◆ **Stated exercise**:
Pick out each line of the listing below that contains the string "instances", and copy those lines.

◆ **Task input**:
──────────

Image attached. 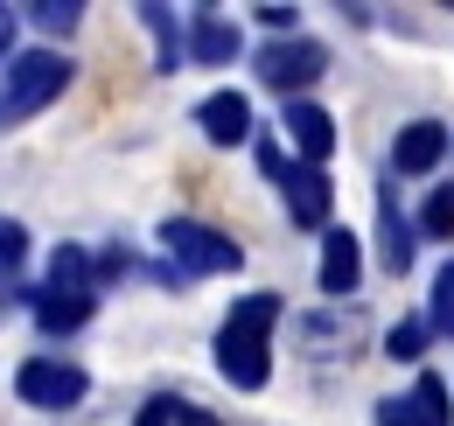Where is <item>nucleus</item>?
Returning a JSON list of instances; mask_svg holds the SVG:
<instances>
[{
  "instance_id": "obj_1",
  "label": "nucleus",
  "mask_w": 454,
  "mask_h": 426,
  "mask_svg": "<svg viewBox=\"0 0 454 426\" xmlns=\"http://www.w3.org/2000/svg\"><path fill=\"white\" fill-rule=\"evenodd\" d=\"M280 308H286L280 294H245L217 328V371L238 391H259L273 377V321H280Z\"/></svg>"
},
{
  "instance_id": "obj_2",
  "label": "nucleus",
  "mask_w": 454,
  "mask_h": 426,
  "mask_svg": "<svg viewBox=\"0 0 454 426\" xmlns=\"http://www.w3.org/2000/svg\"><path fill=\"white\" fill-rule=\"evenodd\" d=\"M70 56L57 50H21L7 56V70H0V126H21V119H35V112L63 99V84H70Z\"/></svg>"
},
{
  "instance_id": "obj_3",
  "label": "nucleus",
  "mask_w": 454,
  "mask_h": 426,
  "mask_svg": "<svg viewBox=\"0 0 454 426\" xmlns=\"http://www.w3.org/2000/svg\"><path fill=\"white\" fill-rule=\"evenodd\" d=\"M161 252L175 259V272H238L245 266V252L231 245L224 231H210L196 217H168L161 224Z\"/></svg>"
},
{
  "instance_id": "obj_4",
  "label": "nucleus",
  "mask_w": 454,
  "mask_h": 426,
  "mask_svg": "<svg viewBox=\"0 0 454 426\" xmlns=\"http://www.w3.org/2000/svg\"><path fill=\"white\" fill-rule=\"evenodd\" d=\"M84 391H91V377L63 357H28L14 371V398L35 406V413H70V406H84Z\"/></svg>"
},
{
  "instance_id": "obj_5",
  "label": "nucleus",
  "mask_w": 454,
  "mask_h": 426,
  "mask_svg": "<svg viewBox=\"0 0 454 426\" xmlns=\"http://www.w3.org/2000/svg\"><path fill=\"white\" fill-rule=\"evenodd\" d=\"M322 70H329V50L308 36H280L259 50V84H273V91H308Z\"/></svg>"
},
{
  "instance_id": "obj_6",
  "label": "nucleus",
  "mask_w": 454,
  "mask_h": 426,
  "mask_svg": "<svg viewBox=\"0 0 454 426\" xmlns=\"http://www.w3.org/2000/svg\"><path fill=\"white\" fill-rule=\"evenodd\" d=\"M280 196H286V217H294L301 231H329L336 189H329V175H322V168H308V161H286V175H280Z\"/></svg>"
},
{
  "instance_id": "obj_7",
  "label": "nucleus",
  "mask_w": 454,
  "mask_h": 426,
  "mask_svg": "<svg viewBox=\"0 0 454 426\" xmlns=\"http://www.w3.org/2000/svg\"><path fill=\"white\" fill-rule=\"evenodd\" d=\"M448 126L441 119H412V126H398L392 140V175H434L441 161H448Z\"/></svg>"
},
{
  "instance_id": "obj_8",
  "label": "nucleus",
  "mask_w": 454,
  "mask_h": 426,
  "mask_svg": "<svg viewBox=\"0 0 454 426\" xmlns=\"http://www.w3.org/2000/svg\"><path fill=\"white\" fill-rule=\"evenodd\" d=\"M280 126H286V140L301 147L308 168H322V161L336 154V119L315 106V99H286V119H280Z\"/></svg>"
},
{
  "instance_id": "obj_9",
  "label": "nucleus",
  "mask_w": 454,
  "mask_h": 426,
  "mask_svg": "<svg viewBox=\"0 0 454 426\" xmlns=\"http://www.w3.org/2000/svg\"><path fill=\"white\" fill-rule=\"evenodd\" d=\"M196 126H203L210 147H238V140L252 133V99H245V91H210V99L196 106Z\"/></svg>"
},
{
  "instance_id": "obj_10",
  "label": "nucleus",
  "mask_w": 454,
  "mask_h": 426,
  "mask_svg": "<svg viewBox=\"0 0 454 426\" xmlns=\"http://www.w3.org/2000/svg\"><path fill=\"white\" fill-rule=\"evenodd\" d=\"M356 280H364V245H356V231H329L322 238V294H356Z\"/></svg>"
},
{
  "instance_id": "obj_11",
  "label": "nucleus",
  "mask_w": 454,
  "mask_h": 426,
  "mask_svg": "<svg viewBox=\"0 0 454 426\" xmlns=\"http://www.w3.org/2000/svg\"><path fill=\"white\" fill-rule=\"evenodd\" d=\"M378 238H385V245H378V252H385V272H405V266H412L419 238H412V224L398 217V196H392V182L378 189Z\"/></svg>"
},
{
  "instance_id": "obj_12",
  "label": "nucleus",
  "mask_w": 454,
  "mask_h": 426,
  "mask_svg": "<svg viewBox=\"0 0 454 426\" xmlns=\"http://www.w3.org/2000/svg\"><path fill=\"white\" fill-rule=\"evenodd\" d=\"M189 56H196V63H231V56H238V28H231L217 7H196V28H189Z\"/></svg>"
},
{
  "instance_id": "obj_13",
  "label": "nucleus",
  "mask_w": 454,
  "mask_h": 426,
  "mask_svg": "<svg viewBox=\"0 0 454 426\" xmlns=\"http://www.w3.org/2000/svg\"><path fill=\"white\" fill-rule=\"evenodd\" d=\"M91 301H98V294H35V321H43V335H70V328H84V321H91Z\"/></svg>"
},
{
  "instance_id": "obj_14",
  "label": "nucleus",
  "mask_w": 454,
  "mask_h": 426,
  "mask_svg": "<svg viewBox=\"0 0 454 426\" xmlns=\"http://www.w3.org/2000/svg\"><path fill=\"white\" fill-rule=\"evenodd\" d=\"M405 413H412V426H454V406H448V377L419 371V384L405 391Z\"/></svg>"
},
{
  "instance_id": "obj_15",
  "label": "nucleus",
  "mask_w": 454,
  "mask_h": 426,
  "mask_svg": "<svg viewBox=\"0 0 454 426\" xmlns=\"http://www.w3.org/2000/svg\"><path fill=\"white\" fill-rule=\"evenodd\" d=\"M43 294H91V252L63 245L57 259H50V287H43Z\"/></svg>"
},
{
  "instance_id": "obj_16",
  "label": "nucleus",
  "mask_w": 454,
  "mask_h": 426,
  "mask_svg": "<svg viewBox=\"0 0 454 426\" xmlns=\"http://www.w3.org/2000/svg\"><path fill=\"white\" fill-rule=\"evenodd\" d=\"M427 328L454 343V259H448L441 272H434V308H427Z\"/></svg>"
},
{
  "instance_id": "obj_17",
  "label": "nucleus",
  "mask_w": 454,
  "mask_h": 426,
  "mask_svg": "<svg viewBox=\"0 0 454 426\" xmlns=\"http://www.w3.org/2000/svg\"><path fill=\"white\" fill-rule=\"evenodd\" d=\"M21 14H28V21L43 28V36H70L84 7H77V0H35V7H21Z\"/></svg>"
},
{
  "instance_id": "obj_18",
  "label": "nucleus",
  "mask_w": 454,
  "mask_h": 426,
  "mask_svg": "<svg viewBox=\"0 0 454 426\" xmlns=\"http://www.w3.org/2000/svg\"><path fill=\"white\" fill-rule=\"evenodd\" d=\"M140 21H147V36L161 43V70H175V56L189 50V43L175 36V14H168V7H140Z\"/></svg>"
},
{
  "instance_id": "obj_19",
  "label": "nucleus",
  "mask_w": 454,
  "mask_h": 426,
  "mask_svg": "<svg viewBox=\"0 0 454 426\" xmlns=\"http://www.w3.org/2000/svg\"><path fill=\"white\" fill-rule=\"evenodd\" d=\"M419 231H427V238H454V182H441V189L427 196V210H419Z\"/></svg>"
},
{
  "instance_id": "obj_20",
  "label": "nucleus",
  "mask_w": 454,
  "mask_h": 426,
  "mask_svg": "<svg viewBox=\"0 0 454 426\" xmlns=\"http://www.w3.org/2000/svg\"><path fill=\"white\" fill-rule=\"evenodd\" d=\"M427 335H434L427 321H398L392 335H385V357H398V364H412V357L427 350Z\"/></svg>"
},
{
  "instance_id": "obj_21",
  "label": "nucleus",
  "mask_w": 454,
  "mask_h": 426,
  "mask_svg": "<svg viewBox=\"0 0 454 426\" xmlns=\"http://www.w3.org/2000/svg\"><path fill=\"white\" fill-rule=\"evenodd\" d=\"M21 259H28V231L21 224H0V272H14Z\"/></svg>"
},
{
  "instance_id": "obj_22",
  "label": "nucleus",
  "mask_w": 454,
  "mask_h": 426,
  "mask_svg": "<svg viewBox=\"0 0 454 426\" xmlns=\"http://www.w3.org/2000/svg\"><path fill=\"white\" fill-rule=\"evenodd\" d=\"M175 406H182V398L161 391V398H147V406H140V420H133V426H175Z\"/></svg>"
},
{
  "instance_id": "obj_23",
  "label": "nucleus",
  "mask_w": 454,
  "mask_h": 426,
  "mask_svg": "<svg viewBox=\"0 0 454 426\" xmlns=\"http://www.w3.org/2000/svg\"><path fill=\"white\" fill-rule=\"evenodd\" d=\"M252 14H259L273 36H294V7H252Z\"/></svg>"
},
{
  "instance_id": "obj_24",
  "label": "nucleus",
  "mask_w": 454,
  "mask_h": 426,
  "mask_svg": "<svg viewBox=\"0 0 454 426\" xmlns=\"http://www.w3.org/2000/svg\"><path fill=\"white\" fill-rule=\"evenodd\" d=\"M14 21H21V7L0 0V56H14Z\"/></svg>"
},
{
  "instance_id": "obj_25",
  "label": "nucleus",
  "mask_w": 454,
  "mask_h": 426,
  "mask_svg": "<svg viewBox=\"0 0 454 426\" xmlns=\"http://www.w3.org/2000/svg\"><path fill=\"white\" fill-rule=\"evenodd\" d=\"M175 426H217V413H203V406L182 398V406H175Z\"/></svg>"
}]
</instances>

──────────

◆ **Answer to the task**:
Returning a JSON list of instances; mask_svg holds the SVG:
<instances>
</instances>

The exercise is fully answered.